本文
ご意見は、私のfacebookにどしどしお寄せください。楽しみに待っています。
第一回は、皆様のお声から分析をしてみましょう。
1.有権者から寄せられる声
「受ける年金額は少ないし、物価が上がっても年金額は上がらないし、天引きまでされるし、このままでは生活できなくなるわ」
*可能な範囲で関西弁を共通語に書き換えてあります
このようなご意見を高齢者から毎日のように耳にします。この言葉をもう少し分割してみると、
①年金受給額が少ない(生活水準が保てない)
②物価は上がって行くのに、年金は同じようには受給額が上がって行かない
③天引き(介護保険料など)を自動的にされる
と、なるように思えます。
そこで、年金ブログの初回である今回は、もっとも問題の核心である上記①について調べてみました。
2.年金の受給額=老齢年金=
年金には、老齢年金、障害年金、遺族年金など、幅広く所得保障がなされていますが、ここでは、特に老齢年金について述べてみます。
(1)年金の生涯支払額
16,900円/月×12ヵ月×40年間(20歳~60歳)=811万円
*月額支払年金保険料は、2005年から前年月額13,300円に280円/月を毎年増額(2005年は13,580円)する制度となっており、ここでは、2029年を最終とする最高額(16,900円/月)で試算。
制度の2階建て、3階建て部分は試算外とした。
(2)年金の受給金額
①月額受給金額
138円/月×(保険料支払い月数+α)
*α=免除期間扱い。国民年金では、所得別に4種類の支払免除の申請が可能。
免除期間は、年金保険料を支払ったものとして扱われる。
保険料支払い月数は、20歳から60歳まで40年間(480ヵ月)で試算。
138円×480ヵ月=66,240円/月
よく、ひと月で約6万6千円の受給と言われる根拠がこれ。
②生涯年金受取額試算
男性の平均寿命を80歳とし、女性を87歳として試算。
男性:66,240円/月×12ヵ月/年×15年間(65歳~80歳)=1,192万円
女性:66,240円/月×12ヵ月/年×22年間(65歳~87歳)=1,749万円
(3)支払・受給差引金額
上記の(1)支払年金保険料「811万円」と(2)生涯年金受取額を見て頂くと明らかなように、受け取り金額の方が数百万円多くなる。
※注意点:夫婦とも働き、一人暮らし、・・・・など、色々な家族生活形態があるが、ここでは、代表的なものを記載。
3.生活実感として
ここで、実生活上での金額の多寡をみてみましょう。夫婦2人ぐらしの家庭とします。
年金受給額の基本金額は、既に見ました。

課題の指示
[1] 本文をもとに、次の問いに答えてください。
(a) 年金の生涯支払額の試算では、月額いくらの保険料を用いていますか。
(b) 生涯年金受取額の試算では、男性の平均寿命を何歳としていますか。
(c) 月額受給金額の試算では、保険料支払い月数を何ヵ月としていますか。
[2] 本文のうち、「ご意見は、私のfacebookにどしどしお寄せください。楽しみに待っています。」から「齢年金について述べてみます。」までを一字も変えずに書き写してください。

データ

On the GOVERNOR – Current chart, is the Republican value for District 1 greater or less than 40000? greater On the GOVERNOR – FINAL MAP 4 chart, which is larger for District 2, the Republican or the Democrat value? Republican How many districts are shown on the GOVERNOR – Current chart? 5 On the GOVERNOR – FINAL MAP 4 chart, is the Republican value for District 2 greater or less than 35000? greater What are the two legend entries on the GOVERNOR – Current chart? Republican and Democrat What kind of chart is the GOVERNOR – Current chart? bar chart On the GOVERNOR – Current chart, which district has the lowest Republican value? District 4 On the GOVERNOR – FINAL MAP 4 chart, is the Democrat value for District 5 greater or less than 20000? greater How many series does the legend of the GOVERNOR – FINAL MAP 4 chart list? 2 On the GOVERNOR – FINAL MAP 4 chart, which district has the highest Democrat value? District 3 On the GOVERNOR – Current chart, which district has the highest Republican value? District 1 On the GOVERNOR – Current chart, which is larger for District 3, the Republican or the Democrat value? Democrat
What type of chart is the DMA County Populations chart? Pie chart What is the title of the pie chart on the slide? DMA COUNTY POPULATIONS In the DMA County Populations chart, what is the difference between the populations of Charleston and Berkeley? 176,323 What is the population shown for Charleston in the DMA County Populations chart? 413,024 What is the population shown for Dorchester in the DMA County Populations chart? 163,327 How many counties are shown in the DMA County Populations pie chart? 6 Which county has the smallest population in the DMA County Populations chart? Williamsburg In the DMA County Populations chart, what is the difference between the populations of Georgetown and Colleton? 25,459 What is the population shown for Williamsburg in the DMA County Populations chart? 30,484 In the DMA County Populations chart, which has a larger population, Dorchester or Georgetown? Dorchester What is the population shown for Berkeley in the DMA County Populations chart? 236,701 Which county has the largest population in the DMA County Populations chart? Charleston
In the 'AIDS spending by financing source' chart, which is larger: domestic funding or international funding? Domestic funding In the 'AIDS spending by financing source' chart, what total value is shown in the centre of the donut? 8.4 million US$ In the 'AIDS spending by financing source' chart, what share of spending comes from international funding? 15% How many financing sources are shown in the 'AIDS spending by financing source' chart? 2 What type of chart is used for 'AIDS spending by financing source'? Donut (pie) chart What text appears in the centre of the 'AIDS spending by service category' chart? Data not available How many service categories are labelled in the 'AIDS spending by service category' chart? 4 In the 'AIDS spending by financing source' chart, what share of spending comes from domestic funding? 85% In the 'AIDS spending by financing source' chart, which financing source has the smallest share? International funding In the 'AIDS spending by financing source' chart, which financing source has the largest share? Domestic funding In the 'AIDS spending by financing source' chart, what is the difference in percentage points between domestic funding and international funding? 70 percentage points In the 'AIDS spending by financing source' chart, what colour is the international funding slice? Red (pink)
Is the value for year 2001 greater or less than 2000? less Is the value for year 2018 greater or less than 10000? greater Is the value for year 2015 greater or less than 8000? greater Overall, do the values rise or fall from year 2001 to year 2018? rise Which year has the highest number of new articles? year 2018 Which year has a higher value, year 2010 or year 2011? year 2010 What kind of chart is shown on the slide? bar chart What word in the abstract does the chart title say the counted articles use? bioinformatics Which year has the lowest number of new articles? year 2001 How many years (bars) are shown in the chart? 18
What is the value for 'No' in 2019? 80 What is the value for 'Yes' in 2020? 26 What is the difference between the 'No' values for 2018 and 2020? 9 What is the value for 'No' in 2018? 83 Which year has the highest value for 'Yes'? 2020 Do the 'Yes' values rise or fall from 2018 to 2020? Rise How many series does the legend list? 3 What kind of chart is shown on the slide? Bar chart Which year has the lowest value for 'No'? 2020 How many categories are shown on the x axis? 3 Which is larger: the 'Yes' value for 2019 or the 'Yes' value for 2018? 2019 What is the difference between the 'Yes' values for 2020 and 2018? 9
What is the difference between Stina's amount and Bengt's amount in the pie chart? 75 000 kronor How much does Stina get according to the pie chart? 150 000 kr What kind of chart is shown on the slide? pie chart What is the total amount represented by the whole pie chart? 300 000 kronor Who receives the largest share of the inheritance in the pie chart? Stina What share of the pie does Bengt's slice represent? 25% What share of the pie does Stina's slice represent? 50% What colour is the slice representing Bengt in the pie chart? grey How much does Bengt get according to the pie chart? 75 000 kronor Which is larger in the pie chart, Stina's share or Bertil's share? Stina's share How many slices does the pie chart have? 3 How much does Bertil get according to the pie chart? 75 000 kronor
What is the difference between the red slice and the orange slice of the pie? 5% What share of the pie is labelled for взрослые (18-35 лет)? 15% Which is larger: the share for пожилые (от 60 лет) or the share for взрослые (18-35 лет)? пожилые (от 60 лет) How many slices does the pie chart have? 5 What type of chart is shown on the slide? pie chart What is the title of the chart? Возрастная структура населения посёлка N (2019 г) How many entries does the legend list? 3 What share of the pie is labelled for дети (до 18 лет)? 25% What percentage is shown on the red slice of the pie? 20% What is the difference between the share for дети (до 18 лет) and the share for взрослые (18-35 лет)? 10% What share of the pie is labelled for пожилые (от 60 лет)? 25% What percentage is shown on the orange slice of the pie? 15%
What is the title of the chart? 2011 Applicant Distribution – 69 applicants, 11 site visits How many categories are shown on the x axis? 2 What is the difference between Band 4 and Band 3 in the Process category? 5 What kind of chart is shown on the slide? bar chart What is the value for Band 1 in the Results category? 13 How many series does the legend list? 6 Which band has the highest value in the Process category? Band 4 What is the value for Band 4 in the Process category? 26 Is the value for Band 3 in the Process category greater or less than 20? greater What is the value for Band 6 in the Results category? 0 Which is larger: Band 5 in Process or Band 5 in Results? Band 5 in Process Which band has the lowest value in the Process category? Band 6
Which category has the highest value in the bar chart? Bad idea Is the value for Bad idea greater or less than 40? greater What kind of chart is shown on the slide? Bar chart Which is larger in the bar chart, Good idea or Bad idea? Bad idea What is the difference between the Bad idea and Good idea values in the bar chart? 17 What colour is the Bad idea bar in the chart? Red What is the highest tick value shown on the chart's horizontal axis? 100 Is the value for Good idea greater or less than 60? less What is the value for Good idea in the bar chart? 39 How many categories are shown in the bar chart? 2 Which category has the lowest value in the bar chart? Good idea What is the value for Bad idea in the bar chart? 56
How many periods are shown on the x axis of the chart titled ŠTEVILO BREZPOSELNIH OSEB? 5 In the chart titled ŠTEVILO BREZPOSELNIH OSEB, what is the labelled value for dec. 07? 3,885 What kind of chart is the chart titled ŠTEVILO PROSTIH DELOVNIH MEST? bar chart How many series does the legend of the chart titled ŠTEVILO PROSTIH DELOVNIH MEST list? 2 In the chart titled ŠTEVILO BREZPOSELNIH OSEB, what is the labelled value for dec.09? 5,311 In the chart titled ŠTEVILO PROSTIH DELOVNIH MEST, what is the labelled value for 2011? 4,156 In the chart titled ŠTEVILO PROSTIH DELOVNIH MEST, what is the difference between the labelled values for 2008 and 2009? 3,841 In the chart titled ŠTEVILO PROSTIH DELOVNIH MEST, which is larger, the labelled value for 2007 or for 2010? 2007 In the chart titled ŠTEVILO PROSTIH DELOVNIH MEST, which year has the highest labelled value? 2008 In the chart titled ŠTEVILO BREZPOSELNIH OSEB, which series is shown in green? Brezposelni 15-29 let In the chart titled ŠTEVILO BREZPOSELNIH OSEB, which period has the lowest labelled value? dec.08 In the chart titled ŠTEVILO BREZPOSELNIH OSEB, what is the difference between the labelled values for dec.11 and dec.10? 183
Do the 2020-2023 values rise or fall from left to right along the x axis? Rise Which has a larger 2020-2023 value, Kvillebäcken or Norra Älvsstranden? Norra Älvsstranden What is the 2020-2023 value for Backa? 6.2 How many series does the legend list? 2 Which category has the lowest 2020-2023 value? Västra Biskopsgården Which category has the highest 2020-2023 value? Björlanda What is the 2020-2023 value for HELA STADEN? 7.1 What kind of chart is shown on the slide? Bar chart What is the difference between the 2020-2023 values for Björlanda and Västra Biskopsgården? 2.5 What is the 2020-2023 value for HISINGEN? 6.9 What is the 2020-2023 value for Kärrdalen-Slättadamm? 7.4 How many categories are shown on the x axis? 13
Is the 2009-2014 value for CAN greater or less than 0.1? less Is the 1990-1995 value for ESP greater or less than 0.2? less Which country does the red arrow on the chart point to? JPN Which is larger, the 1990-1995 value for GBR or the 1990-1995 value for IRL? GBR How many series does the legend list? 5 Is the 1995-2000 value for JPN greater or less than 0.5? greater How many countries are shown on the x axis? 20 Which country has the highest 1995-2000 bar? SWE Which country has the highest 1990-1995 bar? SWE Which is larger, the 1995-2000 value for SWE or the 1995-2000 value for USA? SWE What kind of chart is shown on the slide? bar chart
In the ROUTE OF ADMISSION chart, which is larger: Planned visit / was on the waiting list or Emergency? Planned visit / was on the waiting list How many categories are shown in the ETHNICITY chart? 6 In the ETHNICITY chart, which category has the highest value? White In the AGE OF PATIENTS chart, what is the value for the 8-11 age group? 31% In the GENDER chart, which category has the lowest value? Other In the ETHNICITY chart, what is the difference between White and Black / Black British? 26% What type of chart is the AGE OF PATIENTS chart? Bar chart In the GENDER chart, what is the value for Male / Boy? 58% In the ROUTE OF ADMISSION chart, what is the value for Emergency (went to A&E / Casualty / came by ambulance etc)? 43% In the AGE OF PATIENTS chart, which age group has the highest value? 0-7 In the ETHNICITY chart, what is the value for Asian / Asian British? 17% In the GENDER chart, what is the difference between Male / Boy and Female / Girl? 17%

各問の解答
[1]
(a) 16,900円
(b) 80歳
(c) 480ヵ月

[2]
ご意見は、私のfacebookにどしどしお寄せください。楽しみに待っています。
第一回は、皆様のお声から分析をしてみましょう。
1.有権者から寄せられる声
「受ける年金額は少ないし、物価が上がっても年金額は上がらないし、天引きまでされるし、このままでは生活できなくなるわ」
*可能な範囲で関西弁を共通語に書き換えてあります
このようなご意見を高齢者から毎日のように耳にします。この言葉をもう少し分割してみると、
①年金受給額が少ない(生活水準が保てない)
②物価は上がって行くのに、年金は同じようには受給額が上がって行かない
③天引き(介護保険料など)を自動的にされる
と、なるように思えます。
そこで、年金ブログの初回である今回は、もっとも問題の核心である上記①について調べてみました。
2.年金の受給額=老齢年金=
年金には、老齢年金、障害年金、遺族年金など、幅広く所得保障がなされていますが、ここでは、特に老齢年金について述べてみます。